TASK DIRECTIONS
Copy out every line of the material that contains the string "codici", matching its case exactly.

[[ INFORMATION PROVIDED open ]]

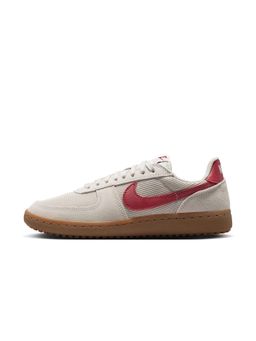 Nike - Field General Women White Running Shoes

[[ INFORMATION PROVIDED closed ]]
[[ INFORMATION PROVIDED open ]]

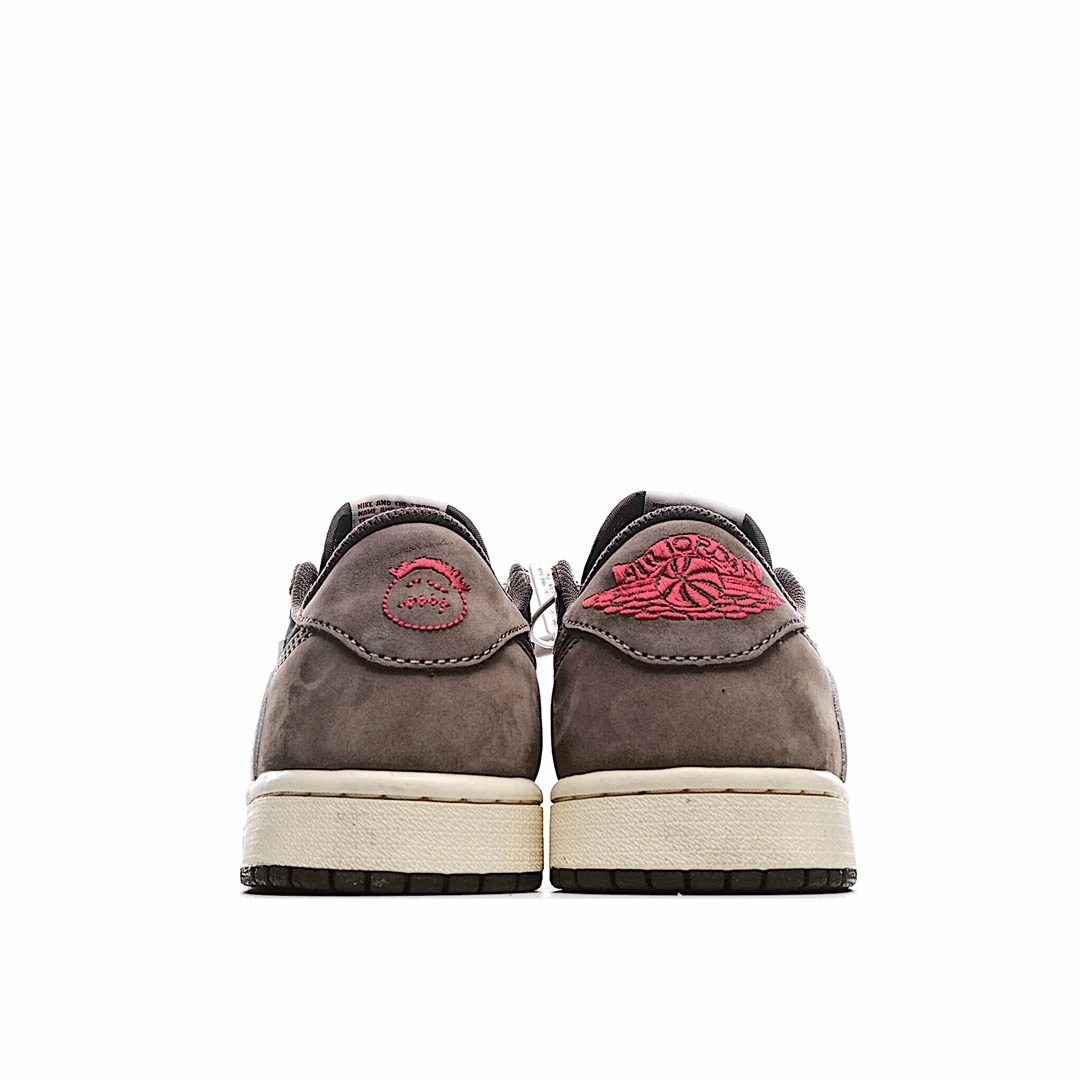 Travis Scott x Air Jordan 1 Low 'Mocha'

[[ INFORMATION PROVIDED closed ]]
[[ INFORMATION PROVIDED open ]]

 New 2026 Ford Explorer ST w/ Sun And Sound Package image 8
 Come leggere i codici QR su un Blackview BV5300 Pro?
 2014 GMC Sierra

[[ INFORMATION PROVIDED closed ]]

WRITTEN ANSWER
 Come leggere i codici QR su un Blackview BV5300 Pro?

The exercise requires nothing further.